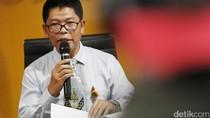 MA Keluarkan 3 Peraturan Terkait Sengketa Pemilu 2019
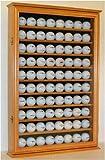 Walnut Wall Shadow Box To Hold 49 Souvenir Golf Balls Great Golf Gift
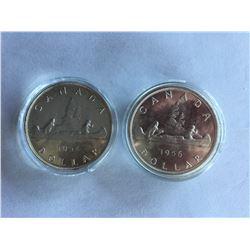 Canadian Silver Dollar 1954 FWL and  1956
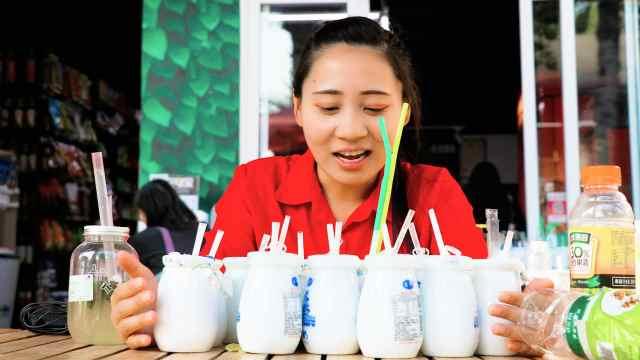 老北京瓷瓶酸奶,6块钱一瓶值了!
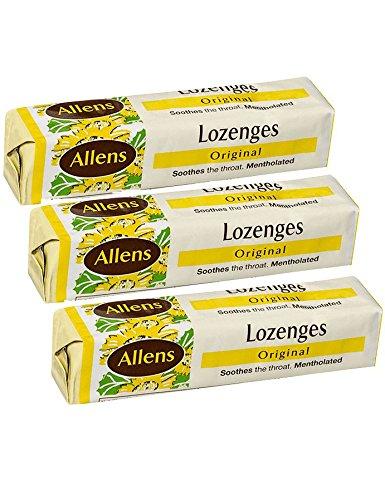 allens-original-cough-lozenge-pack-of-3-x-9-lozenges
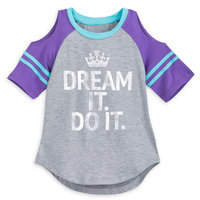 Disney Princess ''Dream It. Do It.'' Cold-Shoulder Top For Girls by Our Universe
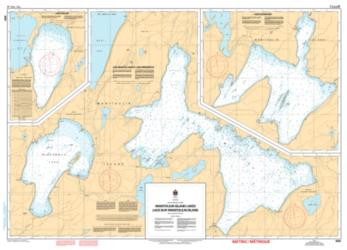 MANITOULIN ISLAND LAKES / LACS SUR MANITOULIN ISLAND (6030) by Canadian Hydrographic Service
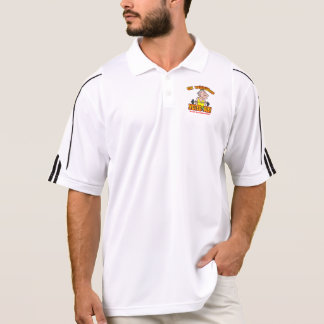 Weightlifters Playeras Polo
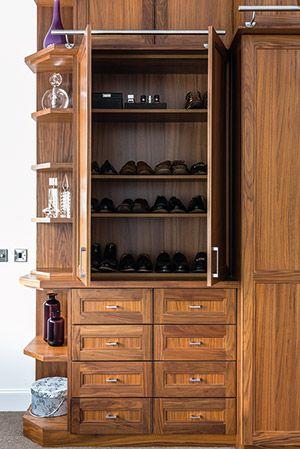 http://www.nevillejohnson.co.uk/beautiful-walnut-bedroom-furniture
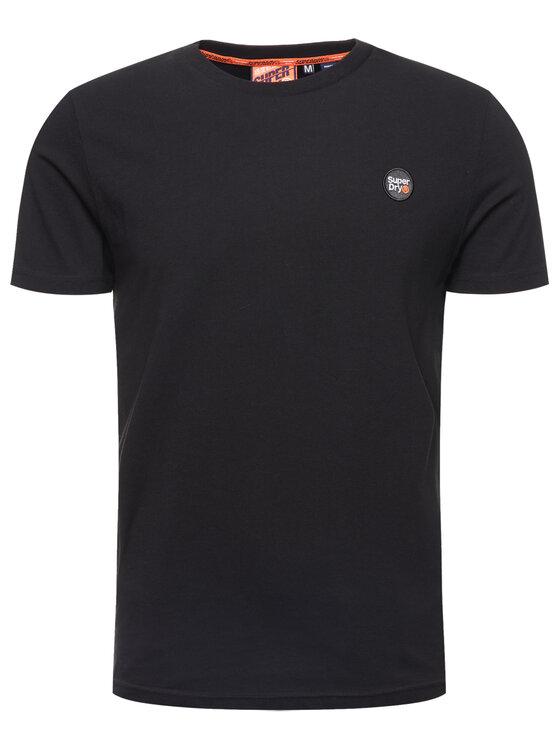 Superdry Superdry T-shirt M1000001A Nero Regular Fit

_ _ _ _ _ _ _

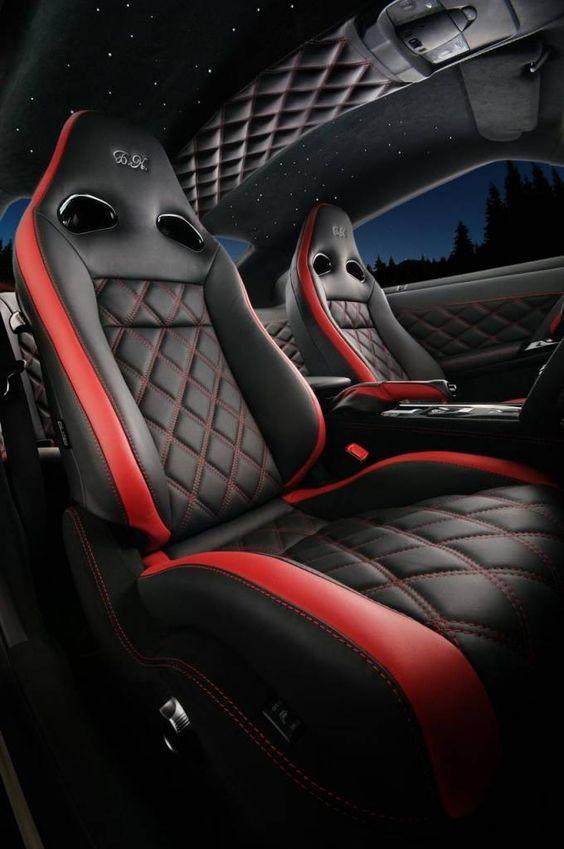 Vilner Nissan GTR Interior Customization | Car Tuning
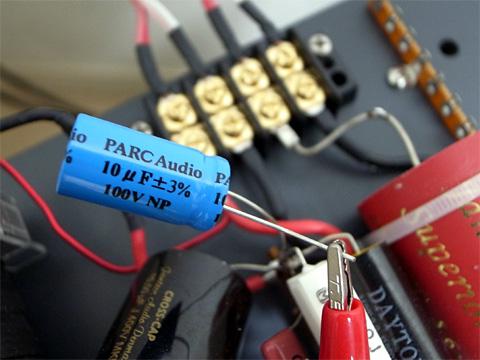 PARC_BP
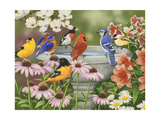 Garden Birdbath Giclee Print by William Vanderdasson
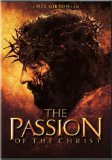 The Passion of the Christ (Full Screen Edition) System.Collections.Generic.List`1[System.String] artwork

_ _ _ _ _ _ _

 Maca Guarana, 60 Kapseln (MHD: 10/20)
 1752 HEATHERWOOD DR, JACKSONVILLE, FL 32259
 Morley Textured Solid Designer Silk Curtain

_ _ _ _ _ _ _

■ **HOW TO COMPLETE THIS TASK**: Using the entries above, extract exactly the lines from the one that contains "MA Keluarkan 3" through the one that contains "Disney Princess ''Dream". Do not carry over any pictures.

■ **SOLUTION TO THIS PROBLEM**:
 MA Keluarkan 3 Peraturan Terkait Sengketa Pemilu 2019
 Walnut Wall Shadow Box To Hold 49 Souvenir Golf Balls Great Golf Gift
 Canadian Silver Dollar 1954 FWL and  1956
 老北京瓷瓶酸奶,6块钱一瓶值了!
 allens-original-cough-lozenge-pack-of-3-x-9-lozenges
 Disney Princess ''Dream It. Do It.'' Cold-Shoulder Top For Girls by Our Universe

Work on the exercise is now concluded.